Try it.
With the images removed, repeat the data below exactly.

Supplied data.
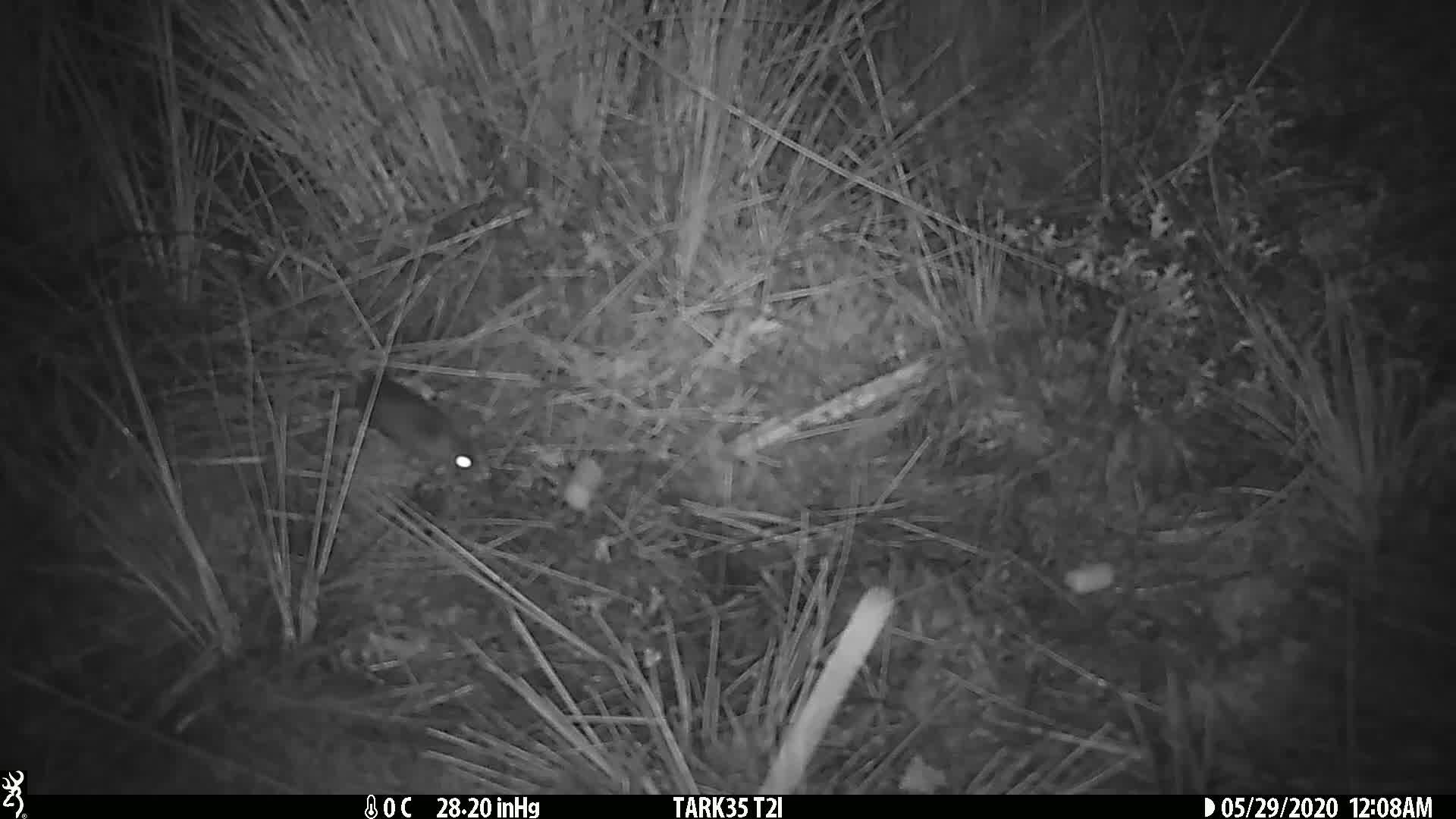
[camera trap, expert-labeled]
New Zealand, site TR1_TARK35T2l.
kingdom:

Task response.
[camera trap, expert-labeled]
New Zealand, site TR1_TARK35T2l.
kingdom:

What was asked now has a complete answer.